(Records from a data collection)
# # # # #

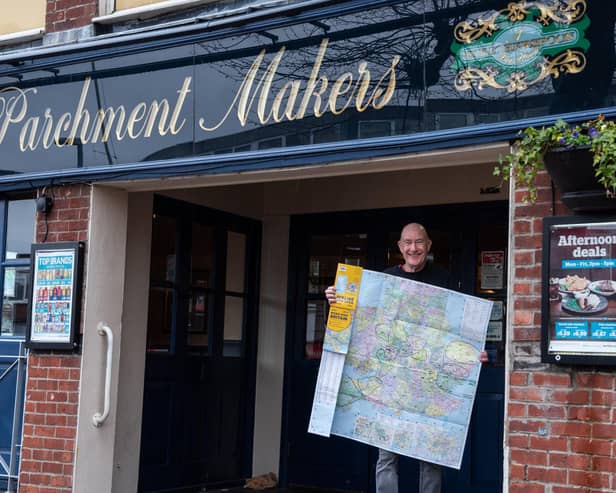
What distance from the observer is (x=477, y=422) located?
690cm

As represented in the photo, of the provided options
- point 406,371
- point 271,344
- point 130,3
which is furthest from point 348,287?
point 130,3

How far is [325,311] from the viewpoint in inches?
311

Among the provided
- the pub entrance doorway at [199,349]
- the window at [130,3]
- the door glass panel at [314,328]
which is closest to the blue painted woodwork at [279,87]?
the window at [130,3]

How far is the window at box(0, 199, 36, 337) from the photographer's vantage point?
7.12 metres

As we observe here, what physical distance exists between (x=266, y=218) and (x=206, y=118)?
2.11m

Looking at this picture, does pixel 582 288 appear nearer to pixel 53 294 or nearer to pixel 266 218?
pixel 53 294

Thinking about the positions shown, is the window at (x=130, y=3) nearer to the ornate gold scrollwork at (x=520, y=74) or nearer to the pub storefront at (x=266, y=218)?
the pub storefront at (x=266, y=218)

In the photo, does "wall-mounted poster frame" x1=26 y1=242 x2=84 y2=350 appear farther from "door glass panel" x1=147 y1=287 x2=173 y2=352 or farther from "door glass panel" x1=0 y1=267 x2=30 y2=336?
"door glass panel" x1=147 y1=287 x2=173 y2=352

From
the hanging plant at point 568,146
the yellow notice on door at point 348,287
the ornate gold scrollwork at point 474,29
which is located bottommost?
the yellow notice on door at point 348,287

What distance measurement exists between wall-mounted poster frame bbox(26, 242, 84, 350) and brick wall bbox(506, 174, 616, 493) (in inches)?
122

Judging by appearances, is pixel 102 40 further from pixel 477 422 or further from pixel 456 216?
pixel 477 422

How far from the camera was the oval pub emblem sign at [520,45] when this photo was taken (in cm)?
474

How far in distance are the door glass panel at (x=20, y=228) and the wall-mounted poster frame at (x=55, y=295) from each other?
0.35 meters

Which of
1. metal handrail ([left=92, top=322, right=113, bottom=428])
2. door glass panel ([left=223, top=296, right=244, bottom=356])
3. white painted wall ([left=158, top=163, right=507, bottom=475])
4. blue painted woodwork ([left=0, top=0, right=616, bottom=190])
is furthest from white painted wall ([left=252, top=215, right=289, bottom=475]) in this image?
blue painted woodwork ([left=0, top=0, right=616, bottom=190])
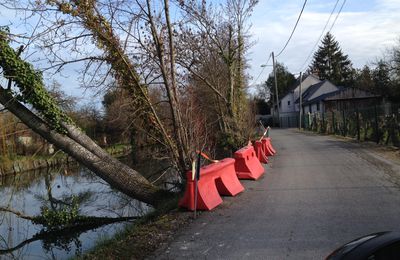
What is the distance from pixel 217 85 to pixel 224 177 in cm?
1250

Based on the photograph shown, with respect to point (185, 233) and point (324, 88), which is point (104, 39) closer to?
point (185, 233)

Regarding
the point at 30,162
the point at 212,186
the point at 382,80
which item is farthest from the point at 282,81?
the point at 212,186

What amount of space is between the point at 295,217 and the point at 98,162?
5.38 m

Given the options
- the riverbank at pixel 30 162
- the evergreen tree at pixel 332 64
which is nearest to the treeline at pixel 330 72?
the evergreen tree at pixel 332 64

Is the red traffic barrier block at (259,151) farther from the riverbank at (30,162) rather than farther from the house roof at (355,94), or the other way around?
the house roof at (355,94)

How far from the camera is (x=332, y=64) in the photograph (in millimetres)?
101312

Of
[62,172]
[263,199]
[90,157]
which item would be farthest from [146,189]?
[62,172]

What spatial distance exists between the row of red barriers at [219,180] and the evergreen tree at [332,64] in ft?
293

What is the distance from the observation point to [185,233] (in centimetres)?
713

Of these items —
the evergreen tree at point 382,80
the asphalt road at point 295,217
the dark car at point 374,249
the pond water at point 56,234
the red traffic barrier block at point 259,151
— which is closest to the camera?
the dark car at point 374,249

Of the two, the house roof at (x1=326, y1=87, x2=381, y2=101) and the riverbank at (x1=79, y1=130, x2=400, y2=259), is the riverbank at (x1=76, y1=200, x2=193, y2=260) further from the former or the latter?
the house roof at (x1=326, y1=87, x2=381, y2=101)

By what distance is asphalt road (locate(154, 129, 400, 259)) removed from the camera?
5977 mm

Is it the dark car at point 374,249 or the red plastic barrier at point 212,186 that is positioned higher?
the dark car at point 374,249

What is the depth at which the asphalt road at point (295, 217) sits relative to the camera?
598 centimetres
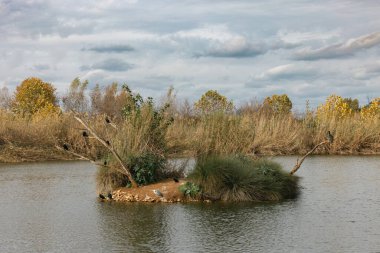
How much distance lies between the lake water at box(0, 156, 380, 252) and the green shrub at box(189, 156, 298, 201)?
36 cm

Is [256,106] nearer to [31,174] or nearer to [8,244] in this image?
[31,174]

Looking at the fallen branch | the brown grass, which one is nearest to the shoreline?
the brown grass

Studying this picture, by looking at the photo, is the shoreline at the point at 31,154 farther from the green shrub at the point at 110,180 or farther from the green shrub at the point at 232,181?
the green shrub at the point at 110,180

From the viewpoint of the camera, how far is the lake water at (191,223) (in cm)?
718

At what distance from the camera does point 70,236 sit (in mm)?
7918

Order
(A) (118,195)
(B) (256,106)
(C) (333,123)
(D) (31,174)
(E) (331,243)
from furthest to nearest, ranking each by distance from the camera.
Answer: (B) (256,106), (C) (333,123), (D) (31,174), (A) (118,195), (E) (331,243)

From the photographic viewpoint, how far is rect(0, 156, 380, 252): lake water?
7.18m

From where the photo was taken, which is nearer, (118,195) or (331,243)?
(331,243)

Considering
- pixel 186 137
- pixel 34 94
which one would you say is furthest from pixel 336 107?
pixel 34 94

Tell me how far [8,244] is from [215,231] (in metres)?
2.87

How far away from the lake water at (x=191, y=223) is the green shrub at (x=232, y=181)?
36 centimetres

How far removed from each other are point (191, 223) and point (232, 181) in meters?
2.25

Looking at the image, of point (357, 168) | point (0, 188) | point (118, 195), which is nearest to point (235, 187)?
point (118, 195)

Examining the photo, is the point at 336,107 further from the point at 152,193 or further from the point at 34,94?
the point at 34,94
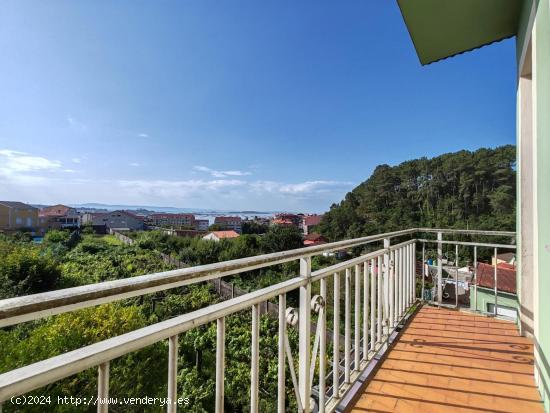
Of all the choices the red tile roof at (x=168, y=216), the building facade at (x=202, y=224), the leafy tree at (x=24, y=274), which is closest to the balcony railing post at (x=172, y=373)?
the leafy tree at (x=24, y=274)

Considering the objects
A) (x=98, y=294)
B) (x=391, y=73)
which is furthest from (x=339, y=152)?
(x=98, y=294)

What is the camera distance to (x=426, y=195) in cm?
2775

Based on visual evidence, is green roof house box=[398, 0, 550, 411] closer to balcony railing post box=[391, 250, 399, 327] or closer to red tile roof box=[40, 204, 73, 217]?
balcony railing post box=[391, 250, 399, 327]

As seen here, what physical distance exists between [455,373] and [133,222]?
6764 centimetres

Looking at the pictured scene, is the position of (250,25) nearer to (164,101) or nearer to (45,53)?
(45,53)

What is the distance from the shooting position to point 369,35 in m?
7.77

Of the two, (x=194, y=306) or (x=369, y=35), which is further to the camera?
(x=194, y=306)

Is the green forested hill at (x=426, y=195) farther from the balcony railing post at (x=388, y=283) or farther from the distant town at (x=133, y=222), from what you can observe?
the balcony railing post at (x=388, y=283)

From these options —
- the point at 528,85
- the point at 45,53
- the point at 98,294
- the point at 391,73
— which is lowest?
the point at 98,294

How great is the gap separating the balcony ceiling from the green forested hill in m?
16.1

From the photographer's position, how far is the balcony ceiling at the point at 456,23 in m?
2.24

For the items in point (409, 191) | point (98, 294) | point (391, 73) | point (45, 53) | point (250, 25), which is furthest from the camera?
point (409, 191)

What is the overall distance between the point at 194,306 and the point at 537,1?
1532 cm

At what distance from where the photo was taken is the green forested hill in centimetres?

# # # # #

## What the task requires
Using the material above, retype each entry exactly and omit the pictures.

## Result of the exercise
What distance from the observer is (x=477, y=422) located?
690cm

As represented in the photo, of the provided options
- point 406,371
- point 271,344
- point 130,3
which is furthest from point 348,287?
point 130,3

How far is [325,311] from the viewpoint in inches?
311

Among the provided
- the pub entrance doorway at [199,349]
- the window at [130,3]
- the door glass panel at [314,328]
which is closest to the blue painted woodwork at [279,87]?
the window at [130,3]

How far is the window at box(0, 199, 36, 337) from the photographer's vantage point?
7.12 metres

As we observe here, what physical distance exists between (x=266, y=218) and (x=206, y=118)?
2.11m

Looking at this picture, does pixel 582 288 appear nearer to pixel 53 294 or nearer to pixel 266 218?
pixel 53 294

Thinking about the positions shown, is the window at (x=130, y=3) nearer to the ornate gold scrollwork at (x=520, y=74) or nearer to the pub storefront at (x=266, y=218)?
the pub storefront at (x=266, y=218)

In the photo, does "wall-mounted poster frame" x1=26 y1=242 x2=84 y2=350 appear farther from "door glass panel" x1=147 y1=287 x2=173 y2=352 or farther from "door glass panel" x1=0 y1=267 x2=30 y2=336?
"door glass panel" x1=147 y1=287 x2=173 y2=352

From
the hanging plant at point 568,146
the yellow notice on door at point 348,287
the ornate gold scrollwork at point 474,29
which is located bottommost?
the yellow notice on door at point 348,287

What distance measurement exists between wall-mounted poster frame bbox(26, 242, 84, 350) and brick wall bbox(506, 174, 616, 493) (in inches)?
122

Judging by appearances, is pixel 102 40 further from pixel 477 422 or further from pixel 456 216?
pixel 477 422

How far from the camera was the oval pub emblem sign at [520,45] when this photo was taken (in cm)?
474

How far in distance are the door glass panel at (x=20, y=228) and the wall-mounted poster frame at (x=55, y=295) from each other?
0.35 meters

Which of
1. metal handrail ([left=92, top=322, right=113, bottom=428])
2. door glass panel ([left=223, top=296, right=244, bottom=356])
3. white painted wall ([left=158, top=163, right=507, bottom=475])
4. blue painted woodwork ([left=0, top=0, right=616, bottom=190])
is furthest from white painted wall ([left=252, top=215, right=289, bottom=475]) in this image?
blue painted woodwork ([left=0, top=0, right=616, bottom=190])
What is the distance from pixel 217 85 to pixel 224 177 in cm?
1250

Based on the photograph shown, with respect to point (185, 233) and point (324, 88), which is point (104, 39) closer to?
point (185, 233)

Regarding
the point at 30,162
the point at 212,186
the point at 382,80
which item is farthest from the point at 282,81?
the point at 212,186

What amount of space is between the point at 295,217 and the point at 98,162?
5.38 m

Given the options
- the riverbank at pixel 30 162
- the evergreen tree at pixel 332 64
which is nearest to the treeline at pixel 330 72?
the evergreen tree at pixel 332 64

Is the red traffic barrier block at (259,151) farther from the riverbank at (30,162) rather than farther from the house roof at (355,94), or the other way around?
the house roof at (355,94)

How far from the camera is (x=332, y=64) in the photograph (in millimetres)?
101312

Of
[62,172]
[263,199]
[90,157]
which item would be farthest from [146,189]?
[62,172]

What spatial distance exists between the row of red barriers at [219,180] and the evergreen tree at [332,64] in ft?
293

What is the distance from the observation point to [185,233] (in centimetres)?
713

Of these items —
the evergreen tree at point 382,80
the asphalt road at point 295,217
the dark car at point 374,249
the pond water at point 56,234
the red traffic barrier block at point 259,151
— which is closest to the camera?
the dark car at point 374,249

Of the two, the house roof at (x1=326, y1=87, x2=381, y2=101) and the riverbank at (x1=79, y1=130, x2=400, y2=259), is the riverbank at (x1=76, y1=200, x2=193, y2=260) further from the former or the latter?
the house roof at (x1=326, y1=87, x2=381, y2=101)

By what distance is asphalt road (locate(154, 129, 400, 259)) removed from the camera?
5977 mm

Is it the dark car at point 374,249 or the red plastic barrier at point 212,186 that is positioned higher?
the dark car at point 374,249

What is the depth at which the asphalt road at point (295, 217) sits relative to the camera?
598 centimetres
How much distance lies between the lake water at box(0, 156, 380, 252) and the green shrub at box(189, 156, 298, 201)?
36 cm

Is [256,106] nearer to [31,174] or nearer to [8,244] in this image?
[31,174]

Looking at the fallen branch | the brown grass, which one is nearest to the shoreline?
the brown grass

Studying this picture, by looking at the photo, is the shoreline at the point at 31,154 farther from the green shrub at the point at 110,180 or farther from the green shrub at the point at 232,181?
the green shrub at the point at 110,180

From the viewpoint of the camera, how far is the lake water at (191,223) (in cm)?
718

At what distance from the camera does point 70,236 sit (in mm)?
7918

Order
(A) (118,195)
(B) (256,106)
(C) (333,123)
(D) (31,174)
(E) (331,243)
from furthest to nearest, ranking each by distance from the camera.
Answer: (B) (256,106), (C) (333,123), (D) (31,174), (A) (118,195), (E) (331,243)

From the photographic viewpoint, how far is rect(0, 156, 380, 252): lake water?
7.18m

From where the photo was taken, which is nearer, (118,195) or (331,243)?
(331,243)

Considering
- pixel 186 137
- pixel 34 94
which one would you say is furthest from pixel 336 107?
pixel 34 94

Tell me how far [8,244] is from [215,231] (in metres)?
2.87

How far away from the lake water at (x=191, y=223) is the green shrub at (x=232, y=181)?
36 centimetres

How far removed from each other are point (191, 223) and point (232, 181) in meters?
2.25

Looking at the image, of point (357, 168) | point (0, 188) | point (118, 195), which is nearest to point (235, 187)?
point (118, 195)

Examining the photo, is the point at 336,107 further from the point at 152,193 or further from the point at 34,94?
the point at 34,94
Of all the choices the red tile roof at (x=168, y=216), the building facade at (x=202, y=224), the leafy tree at (x=24, y=274), which is closest to the balcony railing post at (x=172, y=373)?
the leafy tree at (x=24, y=274)

Considering the objects
A) (x=98, y=294)
B) (x=391, y=73)
which is furthest from (x=339, y=152)?
(x=98, y=294)

What is the camera distance to (x=426, y=195) in cm?
2775

Based on visual evidence, is green roof house box=[398, 0, 550, 411] closer to balcony railing post box=[391, 250, 399, 327] or closer to red tile roof box=[40, 204, 73, 217]?
balcony railing post box=[391, 250, 399, 327]

As seen here, what physical distance exists between [455,373] and [133,222]?
6764 centimetres

Looking at the pictured scene, is the position of (250,25) nearer to (164,101) or nearer to (45,53)?
(45,53)

What is the distance from the shooting position to point 369,35 in m?
7.77

Of the two, (x=194, y=306) or (x=369, y=35), which is further to the camera?
(x=194, y=306)

Is the green forested hill at (x=426, y=195) farther from the balcony railing post at (x=388, y=283) or farther from the distant town at (x=133, y=222), from what you can observe?
the balcony railing post at (x=388, y=283)

From these options —
- the point at 528,85
- the point at 45,53
- the point at 98,294
- the point at 391,73
— which is lowest?
the point at 98,294

How great is the gap separating the balcony ceiling from the green forested hill in m?
16.1

From the photographer's position, how far is the balcony ceiling at the point at 456,23 in m?
2.24

For the items in point (409, 191) | point (98, 294) | point (391, 73) | point (45, 53) | point (250, 25), which is furthest from the camera?
point (409, 191)

What is the overall distance between the point at 194,306 and the point at 537,1?
1532 cm

At what distance from where the photo was taken is the green forested hill in centimetres?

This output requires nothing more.